WHAT YOU WILL DO → Lay out the lines below as a Markdown table with two columns: "No." for the row number and "Line" for the line itself. Skip any blank lines, and leave the pictures out of your table.

PROVIDED MATERIAL →
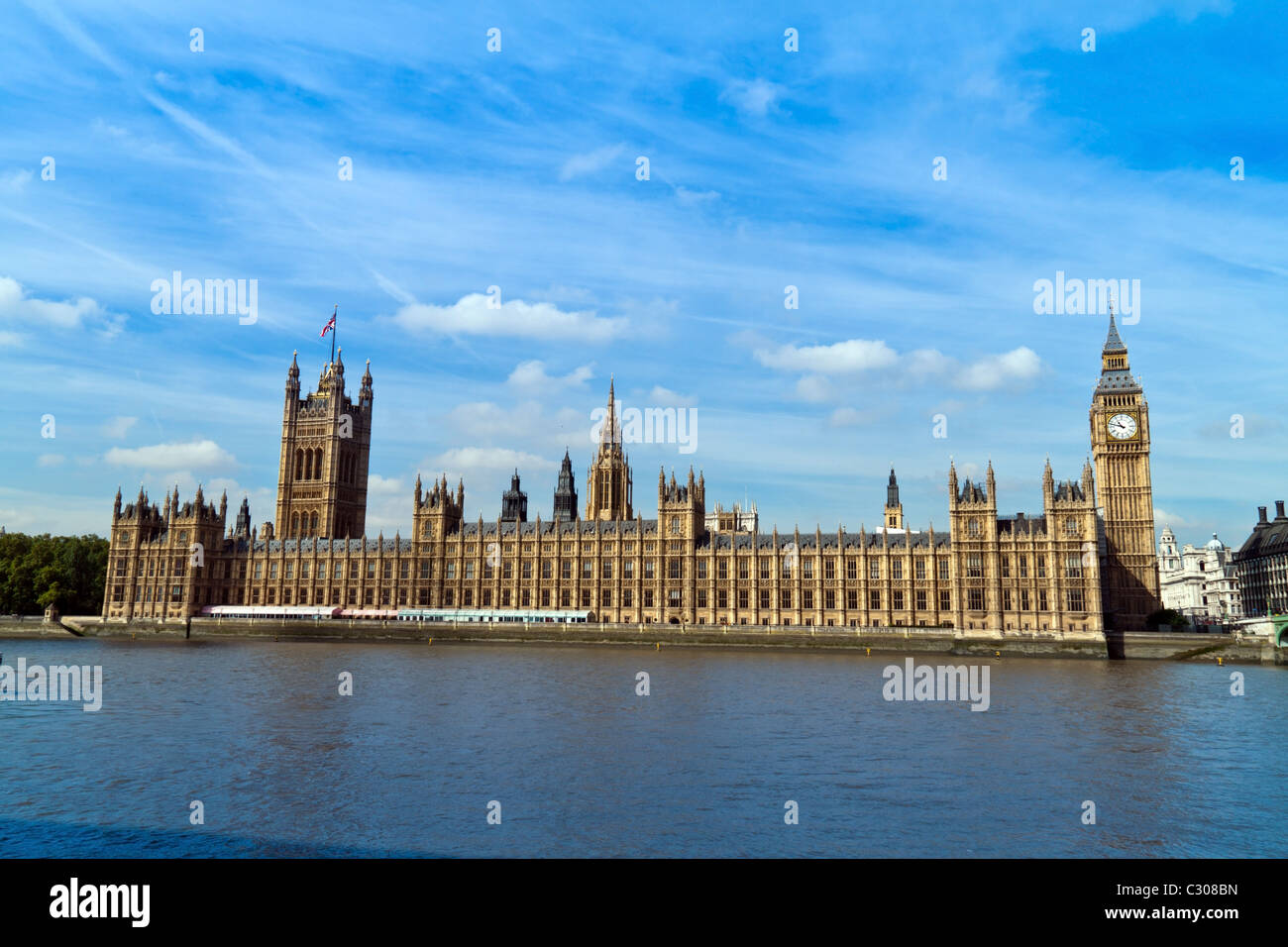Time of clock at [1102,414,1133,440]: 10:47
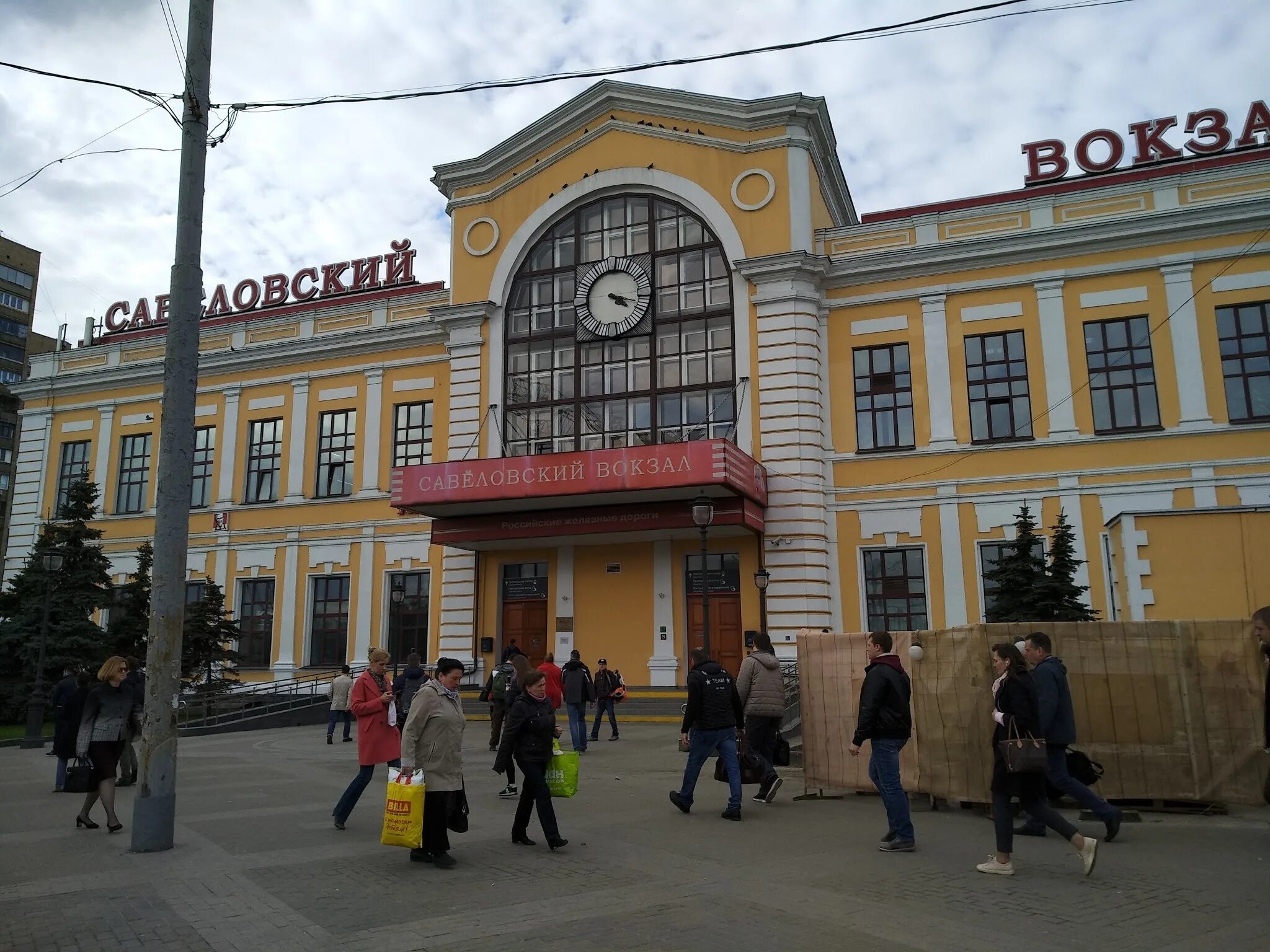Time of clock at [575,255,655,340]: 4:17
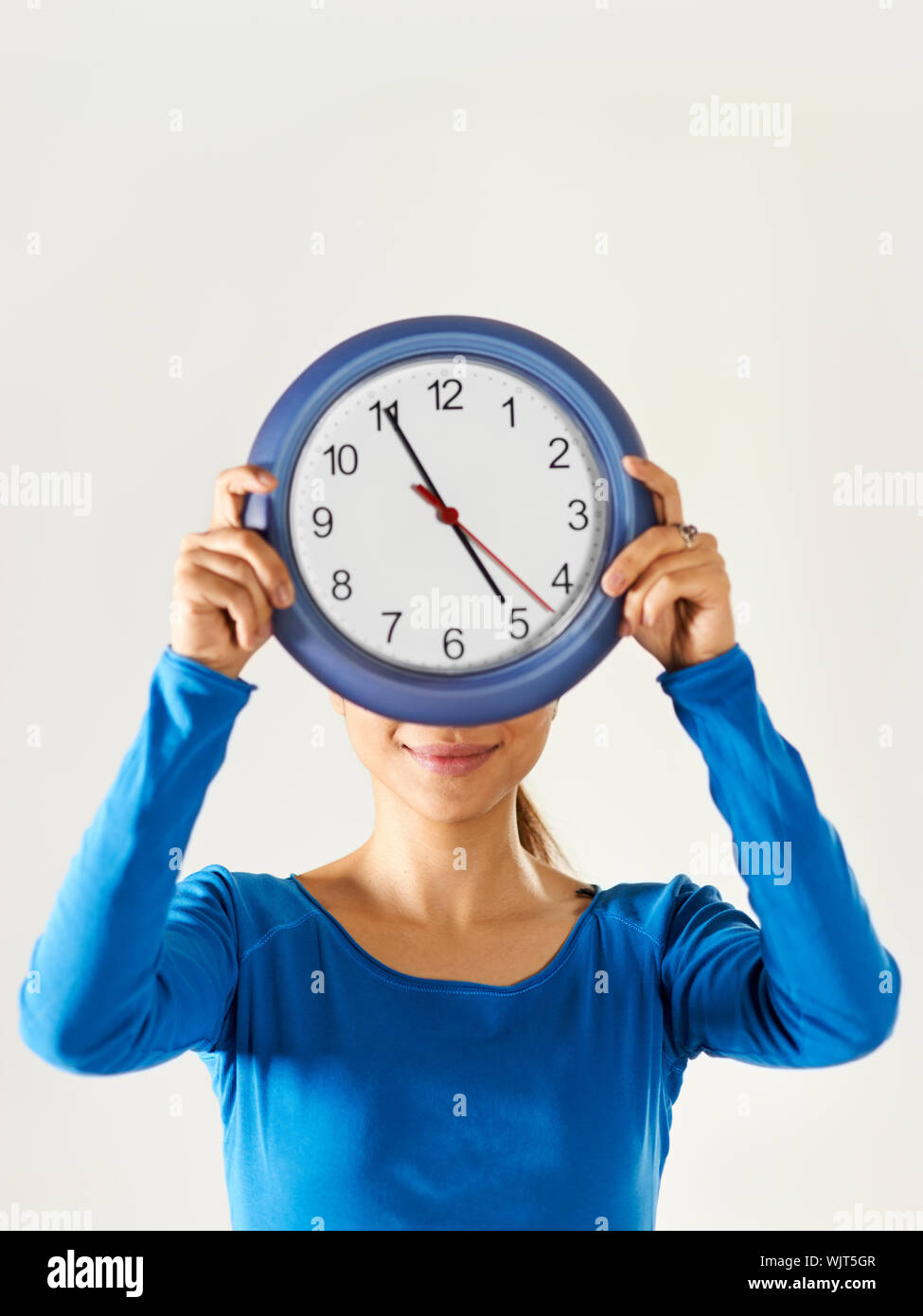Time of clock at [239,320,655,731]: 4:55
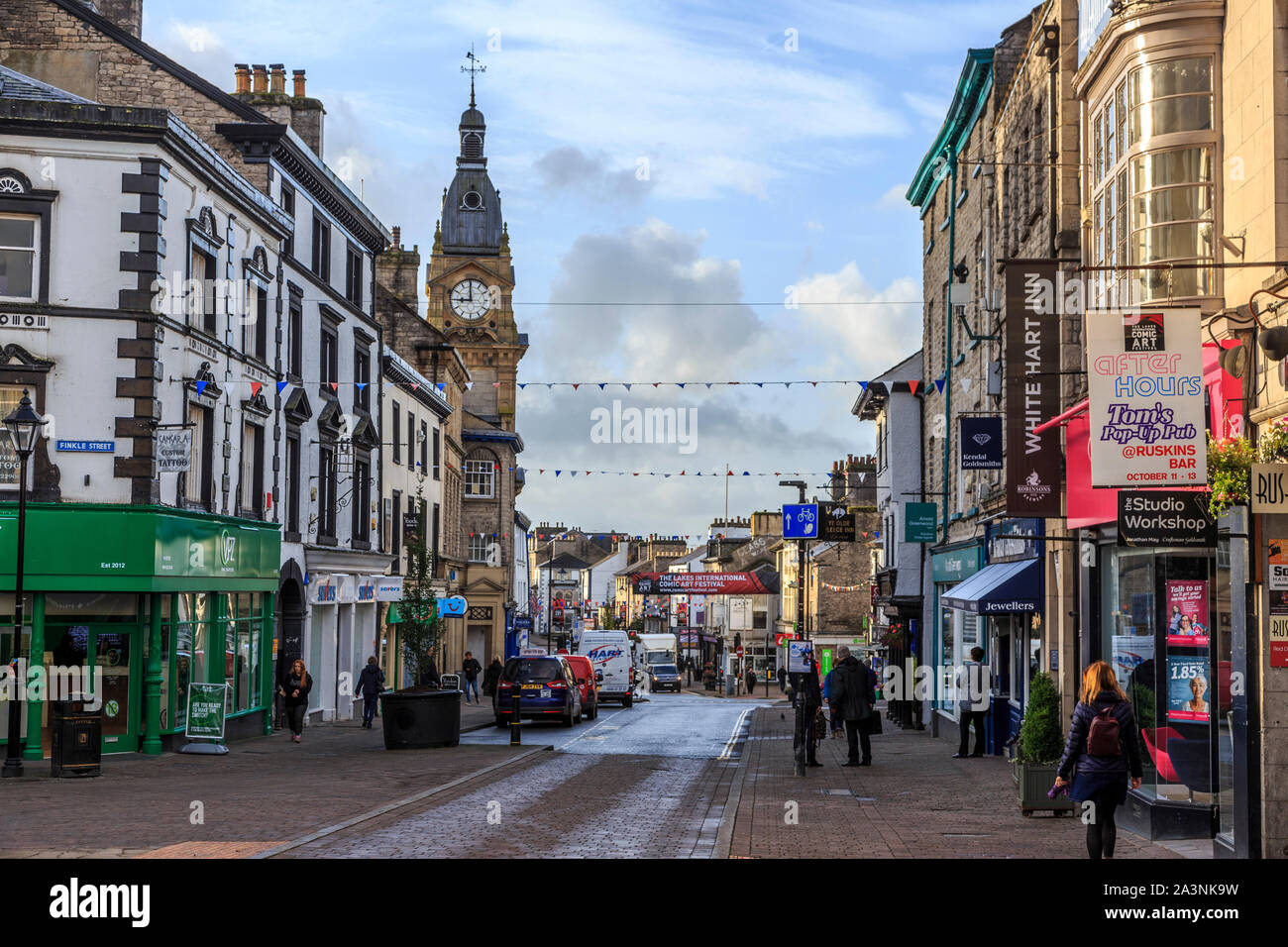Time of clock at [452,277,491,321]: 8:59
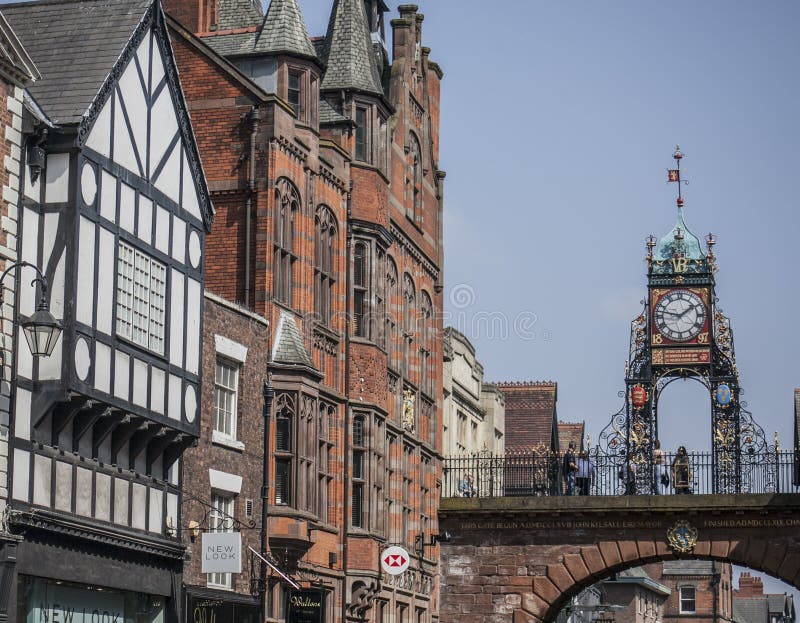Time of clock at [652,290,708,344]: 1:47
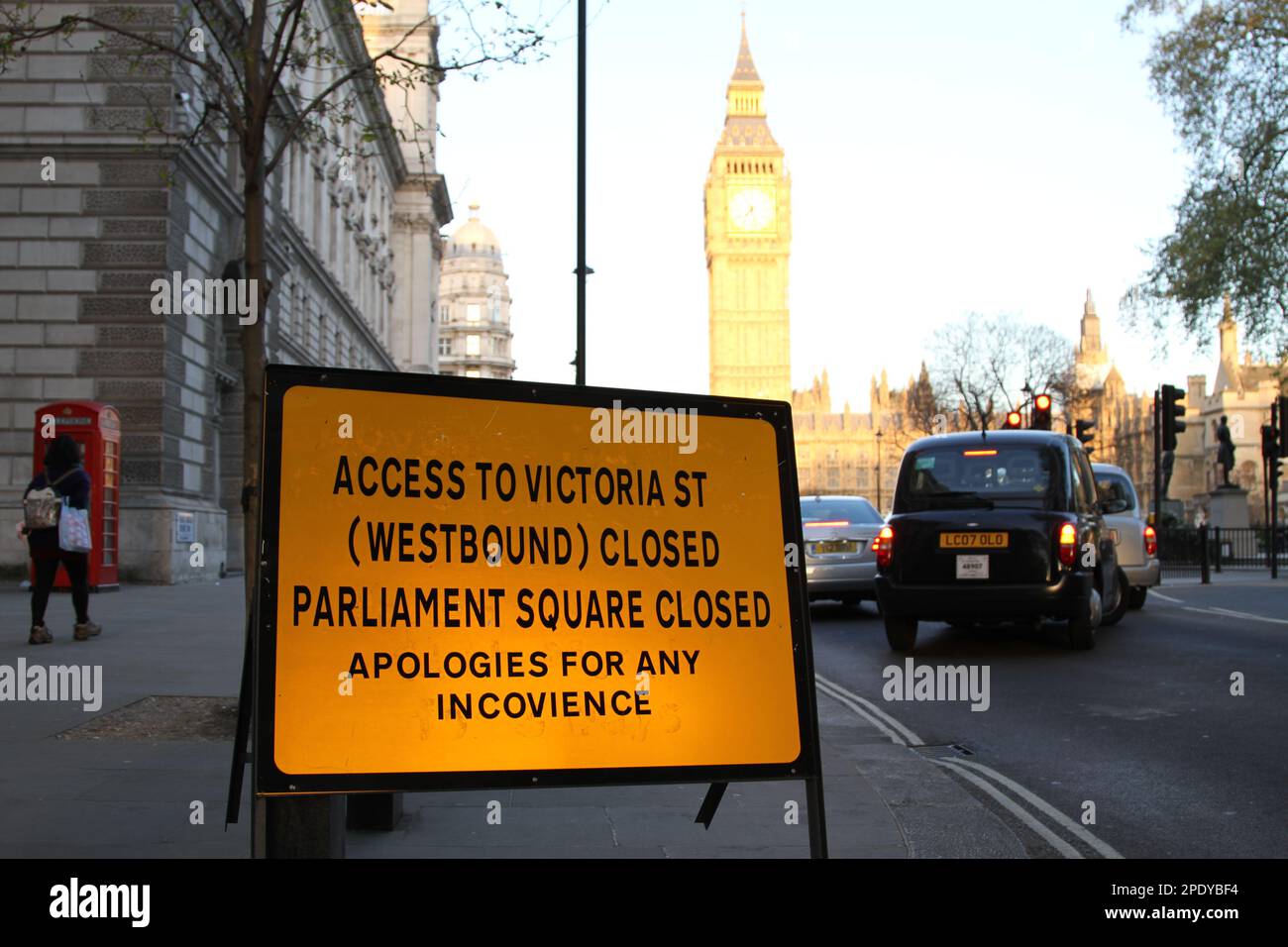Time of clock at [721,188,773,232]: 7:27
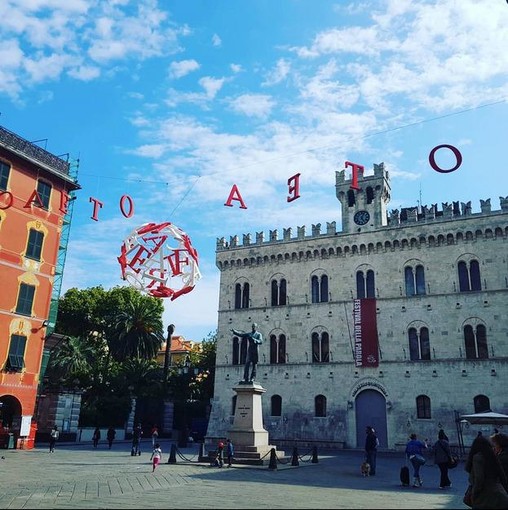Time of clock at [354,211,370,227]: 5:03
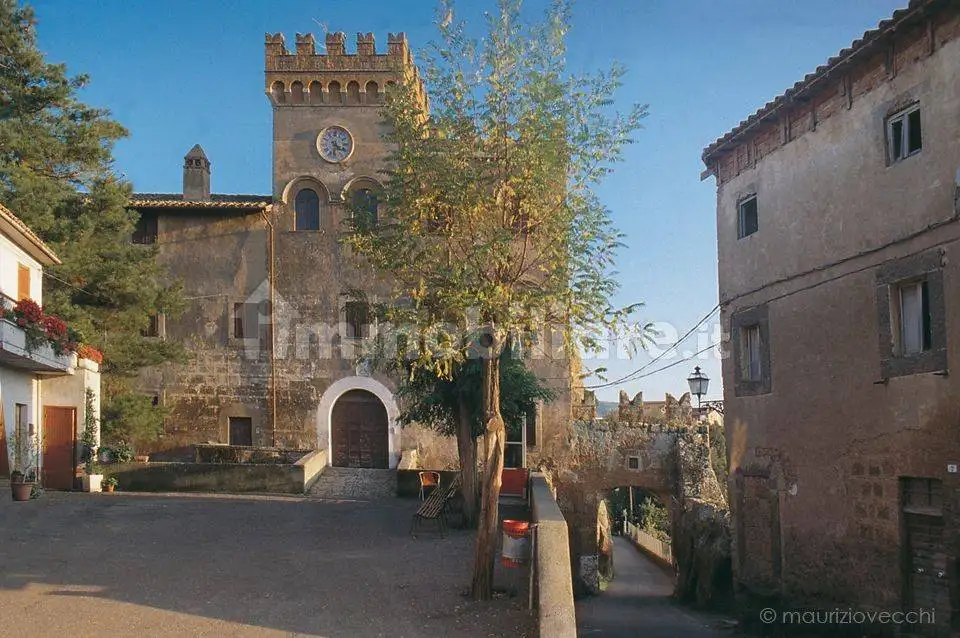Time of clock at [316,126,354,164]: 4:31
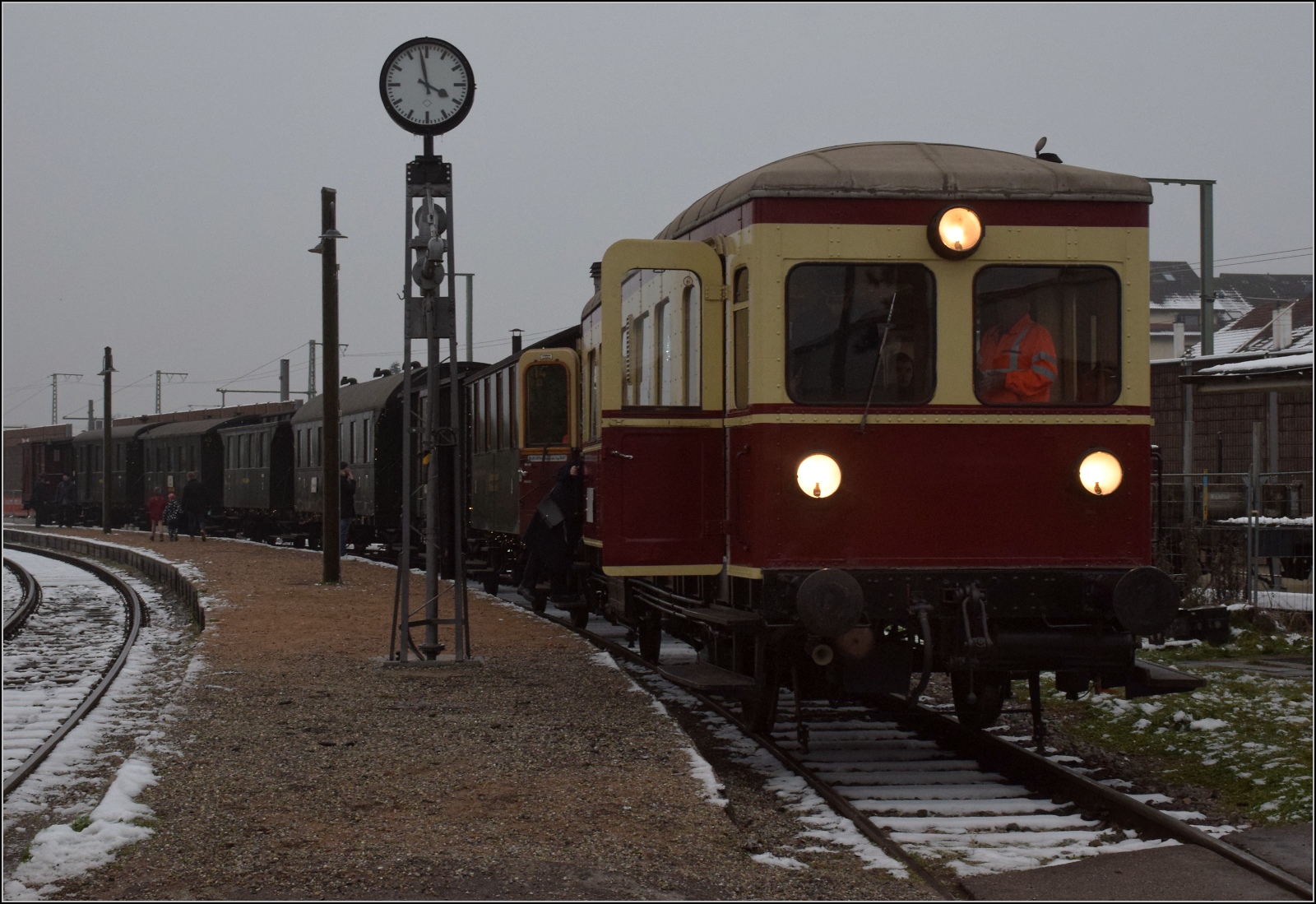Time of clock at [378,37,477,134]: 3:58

RIGHT ANSWER →
| No. | Line |
|---|---|
| 1 | Time of clock at [1102,414,1133,440]: 10:47 |
| 2 | Time of clock at [575,255,655,340]: 4:17 |
| 3 | Time of clock at [239,320,655,731]: 4:55 |
| 4 | Time of clock at [452,277,491,321]: 8:59 |
| 5 | Time of clock at [652,290,708,344]: 1:47 |
| 6 | Time of clock at [721,188,773,232]: 7:27 |
| 7 | Time of clock at [354,211,370,227]: 5:03 |
| 8 | Time of clock at [316,126,354,164]: 4:31 |
| 9 | Time of clock at [378,37,477,134]: 3:58 |